JESSICA LEE / WINNIPEG FREE PRESS February 8, 2022: After lunch, I walk around the neighbourhood to look for interesting photos. At 2C, today is one of the warmest days in weeks and I feel comfortable going out with only one sweater and my parka. I don’t even wear a hat or bring gloves.
Feb. 16: I made this photo in Cross Lake, a community about 530 kilometres north of Winnipeg. It was a long day. Two grand chiefs and the premier flew in to offer condolences to a family who lost three children in a fire. The mood was heavy. I edit photos for the next day’s paper on the return flight.

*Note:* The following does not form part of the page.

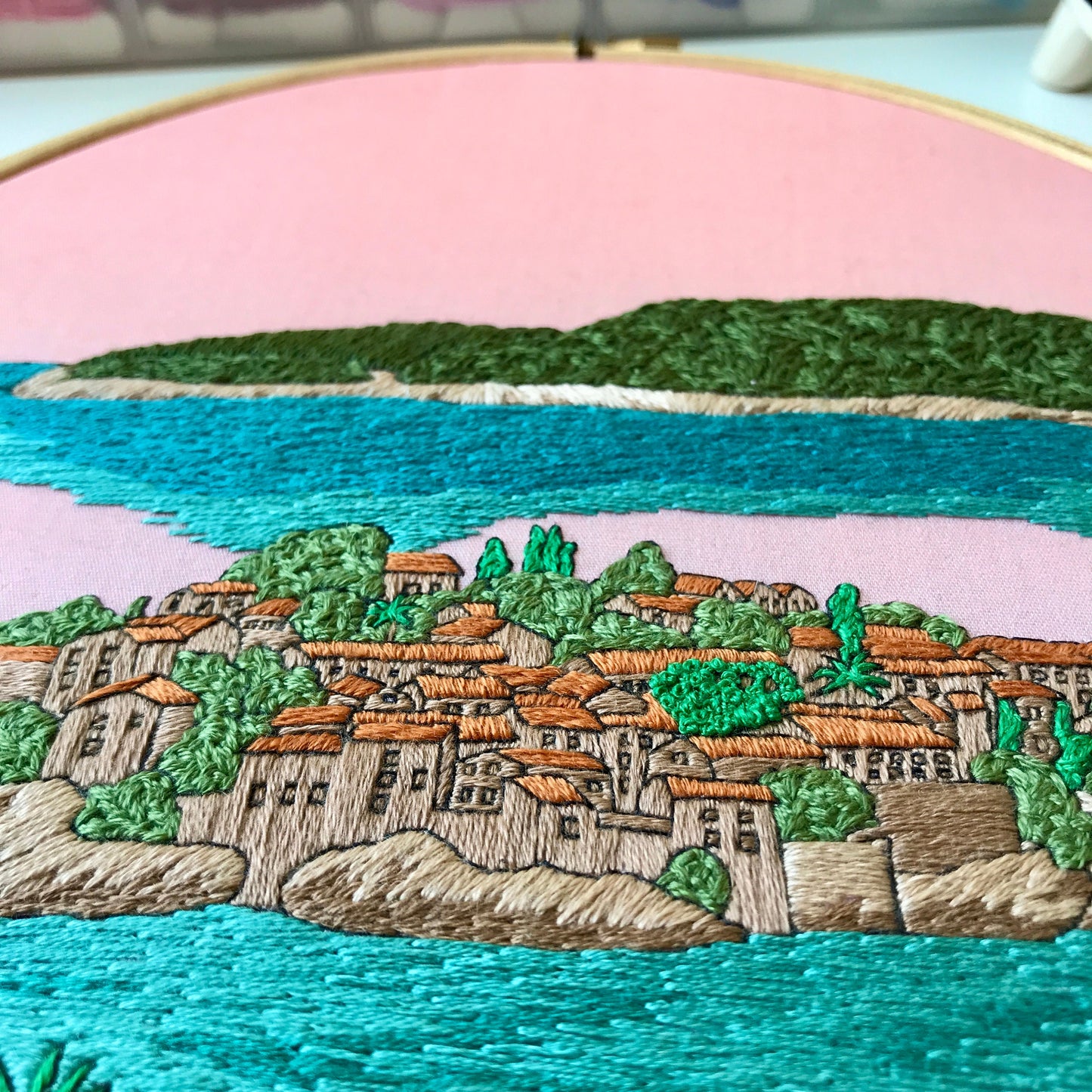 Embroidery of a coastal scene with buildings, trees, and water.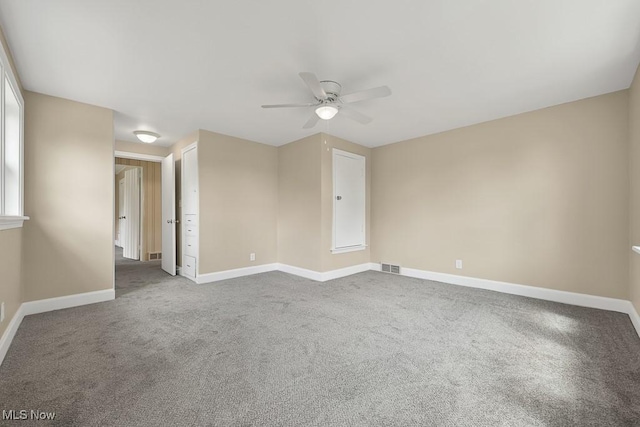 6434 Union Ave NE, Alliance, OH 44601 - spare room featuring ceiling fan and carpet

Feb. 16: Of all of the airports I've seen in the world, the one in Cross Lake, Man., is one of the smallest I’ve been in. It’s mostly a single room with a few offices around it. Here, Grand Chief Garrison Settee hugs Premier Heather Stefanson before she steps out for her flight back to Winnipeg. We leave shortly after. Though the job isn’t easy, working as a photojournalist allows me to see many things most people don’t get to see and I’m constantly grateful for that.
Feb. 16: The view from above Winnipeg is spectacular. I miss travelling like the way we did before the pandemic. This flight gives me incredible nostalgia. I haven’t left the country since March 2020.
Feb. 18: We recently moved to a new apartment, located in the downtown area. I only lived in condos in Toronto. Something about being in the middle of a city surrounded by other high-rise buildings makes me feel like I’m home.
Jessica Lee Photojournalist
After freelancing from abroad and in Toronto for most of her career, Jessica Lee moved to Winnipeg from Toronto in 2021 to join the Free Press.